ACTIVITY> Give the data again exactly as it appears.

Records from a collection:
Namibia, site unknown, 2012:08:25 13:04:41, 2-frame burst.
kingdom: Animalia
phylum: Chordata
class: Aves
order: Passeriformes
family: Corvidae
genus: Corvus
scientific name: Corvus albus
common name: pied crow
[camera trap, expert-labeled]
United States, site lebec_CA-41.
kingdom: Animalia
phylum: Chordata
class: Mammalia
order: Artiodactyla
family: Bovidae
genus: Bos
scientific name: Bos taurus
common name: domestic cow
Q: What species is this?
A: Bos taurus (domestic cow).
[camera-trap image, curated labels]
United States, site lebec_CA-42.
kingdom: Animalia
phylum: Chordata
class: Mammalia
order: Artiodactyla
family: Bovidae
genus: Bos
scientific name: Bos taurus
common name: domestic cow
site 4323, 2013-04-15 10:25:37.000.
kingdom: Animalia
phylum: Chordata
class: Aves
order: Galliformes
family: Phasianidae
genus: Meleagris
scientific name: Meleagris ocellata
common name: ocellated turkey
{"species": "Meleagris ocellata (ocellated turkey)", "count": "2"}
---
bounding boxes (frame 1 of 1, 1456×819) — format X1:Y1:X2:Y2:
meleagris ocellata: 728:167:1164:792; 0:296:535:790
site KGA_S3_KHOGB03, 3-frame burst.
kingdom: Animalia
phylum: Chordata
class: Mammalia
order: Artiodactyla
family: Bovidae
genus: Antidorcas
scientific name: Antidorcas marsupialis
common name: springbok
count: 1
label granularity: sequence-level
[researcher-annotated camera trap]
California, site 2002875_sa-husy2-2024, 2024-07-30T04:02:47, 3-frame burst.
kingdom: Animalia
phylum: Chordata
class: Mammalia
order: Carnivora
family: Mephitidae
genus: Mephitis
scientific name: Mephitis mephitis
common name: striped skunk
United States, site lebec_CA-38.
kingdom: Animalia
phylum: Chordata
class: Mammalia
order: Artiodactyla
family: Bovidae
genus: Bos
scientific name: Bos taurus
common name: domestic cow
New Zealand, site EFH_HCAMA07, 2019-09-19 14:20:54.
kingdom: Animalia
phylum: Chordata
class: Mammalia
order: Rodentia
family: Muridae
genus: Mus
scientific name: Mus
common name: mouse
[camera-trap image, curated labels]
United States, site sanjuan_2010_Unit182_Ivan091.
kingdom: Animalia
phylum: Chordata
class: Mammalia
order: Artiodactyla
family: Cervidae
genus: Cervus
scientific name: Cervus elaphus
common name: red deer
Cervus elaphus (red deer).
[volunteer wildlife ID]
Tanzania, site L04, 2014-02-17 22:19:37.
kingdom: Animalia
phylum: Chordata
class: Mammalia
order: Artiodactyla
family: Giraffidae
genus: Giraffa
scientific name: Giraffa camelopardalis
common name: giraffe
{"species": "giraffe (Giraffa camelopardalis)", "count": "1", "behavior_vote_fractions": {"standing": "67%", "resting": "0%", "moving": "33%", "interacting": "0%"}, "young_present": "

EXERCISE OUTPUT>
Namibia, site unknown, 2012:08:25 13:04:41, 2-frame burst.
kingdom: Animalia
phylum: Chordata
class: Aves
order: Passeriformes
family: Corvidae
genus: Corvus
scientific name: Corvus albus
common name: pied crow
[camera trap, expert-labeled]
United States, site lebec_CA-41.
kingdom: Animalia
phylum: Chordata
class: Mammalia
order: Artiodactyla
family: Bovidae
genus: Bos
scientific name: Bos taurus
common name: domestic cow
Q: What species is this?
A: Bos taurus (domestic cow).
[camera-trap image, curated labels]
United States, site lebec_CA-42.
kingdom: Animalia
phylum: Chordata
class: Mammalia
order: Artiodactyla
family: Bovidae
genus: Bos
scientific name: Bos taurus
common name: domestic cow
site 4323, 2013-04-15 10:25:37.000.
kingdom: Animalia
phylum: Chordata
class: Aves
order: Galliformes
family: Phasianidae
genus: Meleagris
scientific name: Meleagris ocellata
common name: ocellated turkey
{"species": "Meleagris ocellata (ocellated turkey)", "count": "2"}
---
bounding boxes (frame 1 of 1, 1456×819) — format X1:Y1:X2:Y2:
meleagris ocellata: 728:167:1164:792; 0:296:535:790
site KGA_S3_KHOGB03, 3-frame burst.
kingdom: Animalia
phylum: Chordata
class: Mammalia
order: Artiodactyla
family: Bovidae
genus: Antidorcas
scientific name: Antidorcas marsupialis
common name: springbok
count: 1
label granularity: sequence-level
[researcher-annotated camera trap]
California, site 2002875_sa-husy2-2024, 2024-07-30T04:02:47, 3-frame burst.
kingdom: Animalia
phylum: Chordata
class: Mammalia
order: Carnivora
family: Mephitidae
genus: Mephitis
scientific name: Mephitis mephitis
common name: striped skunk
United States, site lebec_CA-38.
kingdom: Animalia
phylum: Chordata
class: Mammalia
order: Artiodactyla
family: Bovidae
genus: Bos
scientific name: Bos taurus
common name: domestic cow
New Zealand, site EFH_HCAMA07, 2019-09-19 14:20:54.
kingdom: Animalia
phylum: Chordata
class: Mammalia
order: Rodentia
family: Muridae
genus: Mus
scientific name: Mus
common name: mouse
[camera-trap image, curated labels]
United States, site sanjuan_2010_Unit182_Ivan091.
kingdom: Animalia
phylum: Chordata
class: Mammalia
order: Artiodactyla
family: Cervidae
genus: Cervus
scientific name: Cervus elaphus
common name: red deer
Cervus elaphus (red deer).
[volunteer wildlife ID]
Tanzania, site L04, 2014-02-17 22:19:37.
kingdom: Animalia
phylum: Chordata
class: Mammalia
order: Artiodactyla
family: Giraffidae
genus: Giraffa
scientific name: Giraffa camelopardalis
common name: giraffe
{"species": "giraffe (Giraffa camelopardalis)", "count": "1", "behavior_vote_fractions": {"standing": "67%", "resting": "0%", "moving": "33%", "interacting": "0%"}, "young_present": "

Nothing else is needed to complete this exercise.